I'm doing a 10lb Boston butt in a Akorn Kamado.  I'm figuring about 1.5 hours per pound @225 , is that about right ? I bought a tiptop temp controller and tried out all day Saturday and it really seems to lock the temp in. 
 Planning to start at 11 the night before to eat at 4 the next day. Is this about right. When should I foil ? 
 I'm really impressed so far with this Kamado style smoker so far.


----------



## chef jimmyj (Sep 4, 2015)

At 225°-250°F, I and many here plan on 2 hours per pound plus a 2 hour pad to cover the unexpected. If done early wrap in foil and towels and rest up to 5 hours in a small cooler. Most foil around 160-170°F, about 6-7 hours in depending on the meat. You can wrap in foil, plain or with your fav liquid or place the meat in a pan like a Dutch Oven, with liquid. There is no reason you can't move the foiled/panned meat to your oven. At 300-325, that Butt will finish in a lot less time than sitting in the smoker...Your choice...JJ


----------



## golfpro2301 (Sep 4, 2015)

Im with Jimmy. You will be at 2hr per lb at that temp. Foil if you want to around the 170* range. I like heavy bark so I dont foil but if there happens to be crazy long stall I will wrap her late and finish in oven at 300*


----------



## mori55 (Sep 4, 2015)

Well it's a 9lb butt. Also the is removed. So 18 hrs ?


----------



## mori55 (Sep 4, 2015)

Just a little nervous. Last time I smoked a  bone in shoulder that was 8lb in my electric mes and it was about 16 hr total. But I really want to try the Akron with the lump charcoal and wood chunks. I also got a tip top temp control that seems to work. 
 I would of gotten a bone in butt but that was all they had.


----------



## chef jimmyj (Sep 4, 2015)

It may go less, could go longer. The biggest issue is maintaining temp in the smoker. Remember, you can always do the cooler rest if done early...JJ


----------



## dirtsailor2003 (Sep 4, 2015)

Be forewarned that lump burns faster than briquettes.

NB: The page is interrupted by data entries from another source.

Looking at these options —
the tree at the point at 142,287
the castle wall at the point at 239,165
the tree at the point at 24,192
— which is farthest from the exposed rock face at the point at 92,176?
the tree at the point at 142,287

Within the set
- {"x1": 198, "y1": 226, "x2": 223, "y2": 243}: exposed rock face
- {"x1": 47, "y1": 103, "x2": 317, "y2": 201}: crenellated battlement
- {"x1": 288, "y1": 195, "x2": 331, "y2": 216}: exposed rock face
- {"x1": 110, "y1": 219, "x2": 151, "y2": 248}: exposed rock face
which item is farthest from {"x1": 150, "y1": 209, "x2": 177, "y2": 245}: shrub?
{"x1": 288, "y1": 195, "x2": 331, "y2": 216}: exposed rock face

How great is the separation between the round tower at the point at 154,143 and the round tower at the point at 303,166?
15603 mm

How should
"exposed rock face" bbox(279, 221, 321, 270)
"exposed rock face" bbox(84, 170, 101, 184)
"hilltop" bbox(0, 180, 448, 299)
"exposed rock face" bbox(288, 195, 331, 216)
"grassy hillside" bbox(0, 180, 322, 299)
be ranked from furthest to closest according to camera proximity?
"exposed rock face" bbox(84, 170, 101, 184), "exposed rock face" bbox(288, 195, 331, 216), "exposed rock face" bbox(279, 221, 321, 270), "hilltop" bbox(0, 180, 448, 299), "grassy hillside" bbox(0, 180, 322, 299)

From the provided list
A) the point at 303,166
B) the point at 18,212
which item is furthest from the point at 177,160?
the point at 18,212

Be prepared to reload with more lump during the cook, even with a temp
Controller.


----------



## americanflannel (Sep 5, 2015)

In a properly sealed Akorn , you should easily be able to do that on one load of lump. (I've gone 20 hours on a BGE Large which is the same size, the secret to the Akorn is just making sure you are sealed up correctly) 

Below 250 you are looking at 2 hours per pound, remember to set up for indirect!


----------



## mori55 (Sep 5, 2015)

I'm into 15hrs and hit the stall at 195. Hasn't burned much lump at all. It's amazing how little it burns. 
  Last night I did the temp chasing thing , need to just leave it alone !!! That's what I learned last night ! Finally stopped screwing with It and it settled at 235. I haven't foiled it. May just run up to 205 then put in a tin pan and cover with foil for a he or two. Does that sound good ?


----------



## golfpro2301 (Sep 5, 2015)

I would pull at 200 as temp will rise a little while resting


----------



## boxmaster (Sep 18, 2015)

I have an Akorn  ....  for a butt i cook about 250-275°F to 160°F, foil, then on the gasser 'till 205F,  unfoil for 45 minutes to an hour to stiffen up the bark, if desired! Rest an hour or so and pull!


----------



## mori55 (Sep 19, 2015)

Why not just finish cooking in the alien?


----------



## boxmaster (Sep 20, 2015)

Coal cost $1#    last propane fill for 20# tank was $6  so ....


----------